Apache Spark Structured Streaming
In this blog post, we're going to explore features of Apache Spark Structured Streaming by building an application that read structured data from Kafka and then streaming it into PostgresSQL.
This blog post is the next session of the previous Getting Started With Apache Spark, hence please visit that post for basic setup as we will not repeat them here.
Note that we will use spark-operator
to deploy our Spark application, hence please make sure you installed the spark-operator accordingly. If you have not done it yet, take a look at it here
Please notice that this blog post's purpose is to provide steps for those who want to try with Spark streaming, it's not a comprehensive tutorial.
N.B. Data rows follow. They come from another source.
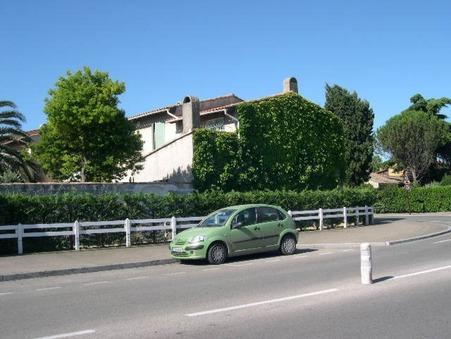 vente maison avignon  314 000  € 140 m�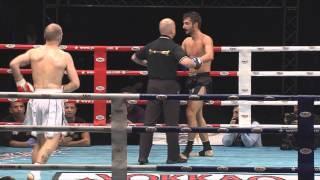 The Night Of Kick And Punch Ii°edizione - Ovidio Mihali Vs. Florenzo Pesare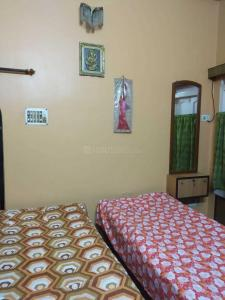 Bedroom Image of PG 4314584 Santoshpur in Santoshpur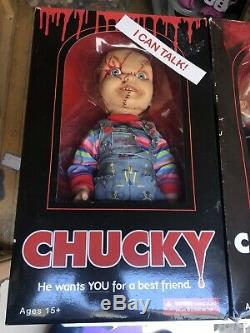 Child's Play 15 Scarred TALKING CHUCKY And Tiffany with Sound Doll New In Side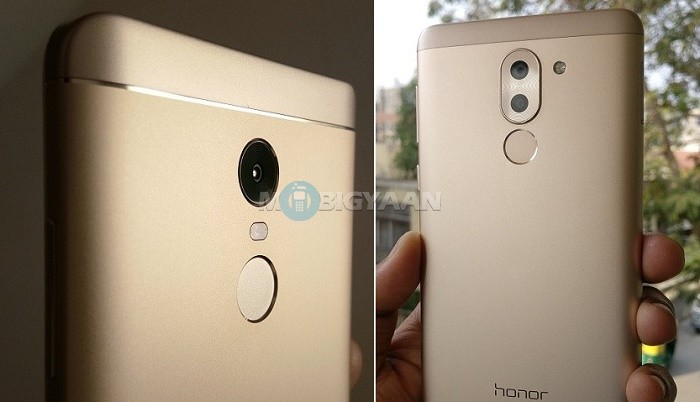 Xiaomi-Redmi-Note-4-vs-Honor-6X-Specs-Comparison-Which-is-better-10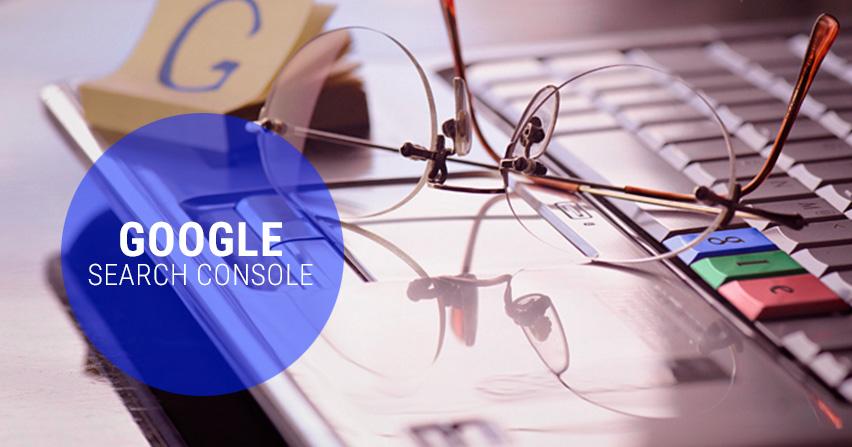 ¿Qué puede hacer Google Webmaster Tools por tu tienda online?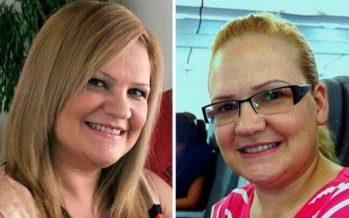 Autoridad confirma muerte de española Pilar Garrido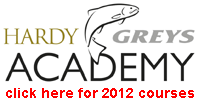 2012 fly fishing courses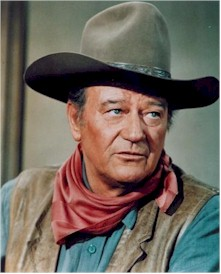 John Wayne Movie Posters Autographs Memorabilia Collectibles gifts merchandise for sale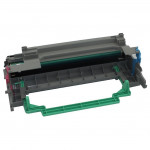 Develop DR113, DR-113, 4519602, Drum Cartridge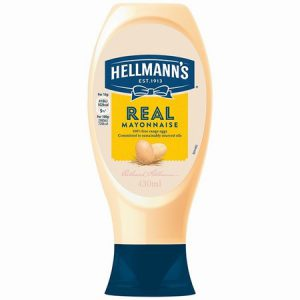 Hellmans Squeezy Mayonnaise : 430ml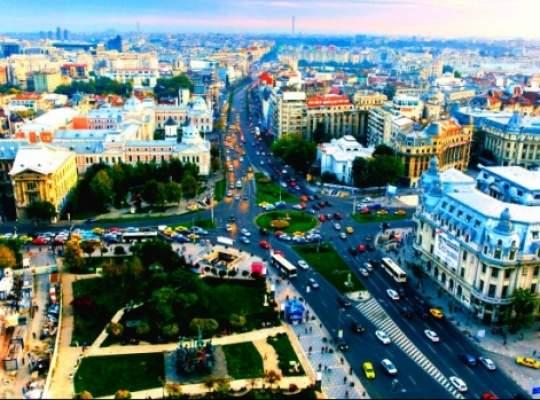 """VEZI care sunt """"oraşele-magnet"""" din Romania!"""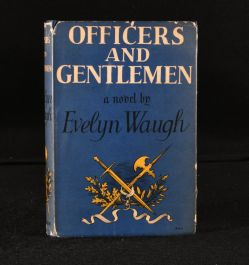 1955 Officers and Gentlemen Evelyn Waugh Dustwrapper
If you expect a comprehensive tutorial please visit Apache Spark guideline.
Prerequisite #
Install PostGres #
Install PostGres using bitnami helm chart:
helm install postgresql oci://registry-1.docker.io/bitnamicharts/postgresql
Connect to PostGres
export POSTGRES_PASSWORD=$(kubectl get secret --namespace default postgresql -o jsonpath="{.data.postgres-password}" | base64 -d)
kubectl run postgresql-client --rm --tty -i --restart='Never' --namespace default --image docker.io/bitnami/postgresql:16.2.0-debian-12-r6 --env="PGPASSWORD=$POSTGRES_PASSWORD" \
--command -- psql --host postgresql -U postgres -d postgres -p 5432;
Create database and user:
CREATE USER spark WITH ENCRYPTED PASSWORD 'spark123';
CREATE DATABASE spark WITH OWNER spark;
\connect spark;
\dt
Create secret to store user/pass:
kubectl create secret generic db-user-pass \
--from-literal=username=spark \
--from-literal=password='spark123'
Build the application #
Main.scala
import org.apache.spark.sql.functions.{col, from_json}
import org.apache.spark.sql.types.StructType
import org.apache.spark.sql.{Dataset, Encoders, SaveMode, SparkSession}
import java.sql.Timestamp
object Main {
def main(args: Array[String]): Unit = {
val spark:SparkSession = SparkSession.builder()
.appName("hello-spark-streaming")
.getOrCreate()
val kafkaUser = sys.env.getOrElse("KAFKA_USER", "user1")
val kafkaPass = sys.env.getOrElse("KAFKA_PASS", "")
val kafkaOpts = Map[String, String](
"kafka.bootstrap.servers"-> "kafka:9092",
"subscribe"-> "test",
"kafka.sasl.mechanism"-> "PLAIN",
"kafka.security.protocol" -> "SASL_PLAINTEXT",
"kafka.sasl.jaas.config"-> s"""org.apache.kafka.common.security.plain.PlainLoginModule required username="$kafkaUser" password="$kafkaPass";""",
)
import spark.implicits._
val df = spark
.readStream
.format("kafka")
.options(kafkaOpts)
.load()
.selectExpr("CAST(value as STRING) as value")
.select(from_json(col("value"),Event.schema).as[Event])
val dbName = sys.env.getOrElse("POSTGRESQL_DBNAME","spark")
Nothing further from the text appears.